╔══

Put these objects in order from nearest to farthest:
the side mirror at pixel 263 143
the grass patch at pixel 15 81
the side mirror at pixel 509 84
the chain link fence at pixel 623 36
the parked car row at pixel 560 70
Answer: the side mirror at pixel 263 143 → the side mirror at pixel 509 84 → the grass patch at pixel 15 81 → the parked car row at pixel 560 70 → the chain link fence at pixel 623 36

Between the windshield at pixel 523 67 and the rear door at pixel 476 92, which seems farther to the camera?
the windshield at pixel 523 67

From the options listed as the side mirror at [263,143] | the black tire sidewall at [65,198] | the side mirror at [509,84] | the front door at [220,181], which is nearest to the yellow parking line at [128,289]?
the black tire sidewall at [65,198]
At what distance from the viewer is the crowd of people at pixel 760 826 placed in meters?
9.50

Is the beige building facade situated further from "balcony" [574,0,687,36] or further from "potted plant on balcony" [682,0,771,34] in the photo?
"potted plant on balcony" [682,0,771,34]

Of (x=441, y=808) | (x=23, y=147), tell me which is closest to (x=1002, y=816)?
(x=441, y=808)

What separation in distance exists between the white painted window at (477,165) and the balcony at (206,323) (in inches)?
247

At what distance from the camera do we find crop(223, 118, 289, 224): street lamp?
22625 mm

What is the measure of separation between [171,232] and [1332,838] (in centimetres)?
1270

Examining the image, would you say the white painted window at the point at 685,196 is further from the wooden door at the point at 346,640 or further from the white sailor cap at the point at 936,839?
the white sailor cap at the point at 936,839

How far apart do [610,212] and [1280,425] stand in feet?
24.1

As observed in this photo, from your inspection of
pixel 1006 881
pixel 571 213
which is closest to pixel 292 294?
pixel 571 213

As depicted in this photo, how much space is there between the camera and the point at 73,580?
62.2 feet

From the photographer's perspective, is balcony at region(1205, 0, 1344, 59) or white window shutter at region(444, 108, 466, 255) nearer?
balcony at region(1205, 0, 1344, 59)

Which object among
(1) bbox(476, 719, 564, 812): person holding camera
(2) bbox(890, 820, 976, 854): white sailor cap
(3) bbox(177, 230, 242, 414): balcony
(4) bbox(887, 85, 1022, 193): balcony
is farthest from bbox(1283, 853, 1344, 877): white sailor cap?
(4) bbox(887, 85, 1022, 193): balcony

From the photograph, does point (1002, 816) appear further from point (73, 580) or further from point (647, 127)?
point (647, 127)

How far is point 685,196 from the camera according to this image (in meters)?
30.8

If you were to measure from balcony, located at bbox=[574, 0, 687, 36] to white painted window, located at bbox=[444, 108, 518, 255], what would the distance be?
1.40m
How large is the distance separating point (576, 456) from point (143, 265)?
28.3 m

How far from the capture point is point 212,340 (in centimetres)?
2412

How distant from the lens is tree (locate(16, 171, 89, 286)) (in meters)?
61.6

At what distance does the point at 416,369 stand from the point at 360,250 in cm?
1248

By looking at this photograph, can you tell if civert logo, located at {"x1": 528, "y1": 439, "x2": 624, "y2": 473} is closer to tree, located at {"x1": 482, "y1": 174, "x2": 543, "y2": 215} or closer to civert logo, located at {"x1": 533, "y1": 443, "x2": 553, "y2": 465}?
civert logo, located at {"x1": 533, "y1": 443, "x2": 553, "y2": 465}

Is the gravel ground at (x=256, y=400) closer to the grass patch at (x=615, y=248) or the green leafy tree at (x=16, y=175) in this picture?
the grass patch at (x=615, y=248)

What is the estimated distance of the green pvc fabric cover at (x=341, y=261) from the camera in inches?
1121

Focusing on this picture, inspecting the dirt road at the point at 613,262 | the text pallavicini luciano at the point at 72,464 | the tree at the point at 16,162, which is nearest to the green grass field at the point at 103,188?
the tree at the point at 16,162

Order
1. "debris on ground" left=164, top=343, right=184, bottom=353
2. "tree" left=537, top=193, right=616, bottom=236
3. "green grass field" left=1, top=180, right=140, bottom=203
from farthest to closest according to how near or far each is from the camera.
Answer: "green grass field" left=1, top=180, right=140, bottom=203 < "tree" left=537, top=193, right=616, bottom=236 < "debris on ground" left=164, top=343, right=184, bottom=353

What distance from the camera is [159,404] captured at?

╚══

Written request => Print the material above once more, exactly.

Solution to this problem =>
Put these objects in order from nearest to farthest:
the side mirror at pixel 263 143
the grass patch at pixel 15 81
the side mirror at pixel 509 84
the chain link fence at pixel 623 36
the parked car row at pixel 560 70
Answer: the side mirror at pixel 263 143 → the side mirror at pixel 509 84 → the grass patch at pixel 15 81 → the parked car row at pixel 560 70 → the chain link fence at pixel 623 36

Between the windshield at pixel 523 67 and the rear door at pixel 476 92, which seems farther to the camera?
the windshield at pixel 523 67

From the options listed as the side mirror at [263,143] | the black tire sidewall at [65,198] | the side mirror at [509,84] | the front door at [220,181], which is nearest to the yellow parking line at [128,289]?
the black tire sidewall at [65,198]
At what distance from the viewer is the crowd of people at pixel 760 826 placed in meters?
9.50

Is the beige building facade situated further from "balcony" [574,0,687,36] or further from "potted plant on balcony" [682,0,771,34] in the photo?
"potted plant on balcony" [682,0,771,34]

Of (x=441, y=808) | (x=23, y=147), tell me which is closest to (x=1002, y=816)?
(x=441, y=808)

What separation in distance exists between the white painted window at (477,165) and the balcony at (206,323) (in inches)?
247

At what distance from the camera do we find crop(223, 118, 289, 224): street lamp?
22625 mm

What is the measure of separation between [171,232] and [1332,838] (in centimetres)?
1270

Examining the image, would you say the white painted window at the point at 685,196 is further from the wooden door at the point at 346,640 or further from the white sailor cap at the point at 936,839?
the white sailor cap at the point at 936,839

How far apart do [610,212] and [1280,425] stand in feet?
24.1

As observed in this photo, from your inspection of
pixel 1006 881
pixel 571 213
which is closest to pixel 292 294?
pixel 571 213

As depicted in this photo, how much space is there between the camera and the point at 73,580?
62.2 feet

From the photographer's perspective, is balcony at region(1205, 0, 1344, 59) or white window shutter at region(444, 108, 466, 255) nearer?
balcony at region(1205, 0, 1344, 59)

Which object among
(1) bbox(476, 719, 564, 812): person holding camera
(2) bbox(890, 820, 976, 854): white sailor cap
(3) bbox(177, 230, 242, 414): balcony
(4) bbox(887, 85, 1022, 193): balcony
is farthest from bbox(1283, 853, 1344, 877): white sailor cap?
(4) bbox(887, 85, 1022, 193): balcony

From the photograph, does point (1002, 816) appear further from point (73, 580) or further from point (647, 127)?
point (647, 127)

How far is point 685,196 from the camera according to this image (in meters)?
30.8

If you were to measure from balcony, located at bbox=[574, 0, 687, 36] to white painted window, located at bbox=[444, 108, 518, 255], what would the distance be?
1.40m
How large is the distance separating point (576, 456) from point (143, 265)?
28.3 m

How far from the capture point is point 212,340 (in centimetres)?
2412

How distant from the lens is tree (locate(16, 171, 89, 286)) (in meters)?
61.6

At what distance does the point at 416,369 stand from the point at 360,250 in cm?
1248

By looking at this photograph, can you tell if civert logo, located at {"x1": 528, "y1": 439, "x2": 624, "y2": 473} is closer to tree, located at {"x1": 482, "y1": 174, "x2": 543, "y2": 215} or closer to civert logo, located at {"x1": 533, "y1": 443, "x2": 553, "y2": 465}?
civert logo, located at {"x1": 533, "y1": 443, "x2": 553, "y2": 465}

Is the gravel ground at (x=256, y=400) closer to the grass patch at (x=615, y=248) or the green leafy tree at (x=16, y=175) in this picture?
the grass patch at (x=615, y=248)

What is the estimated distance of the green pvc fabric cover at (x=341, y=261) from the camera in inches?
1121

Focusing on this picture, inspecting the dirt road at the point at 613,262 | the text pallavicini luciano at the point at 72,464 | the tree at the point at 16,162, which is nearest to the green grass field at the point at 103,188?
the tree at the point at 16,162

Order
1. "debris on ground" left=164, top=343, right=184, bottom=353
2. "tree" left=537, top=193, right=616, bottom=236
3. "green grass field" left=1, top=180, right=140, bottom=203
from farthest to closest according to how near or far each is from the camera.
Answer: "green grass field" left=1, top=180, right=140, bottom=203 < "tree" left=537, top=193, right=616, bottom=236 < "debris on ground" left=164, top=343, right=184, bottom=353

What distance from the camera is [159,404] captured at?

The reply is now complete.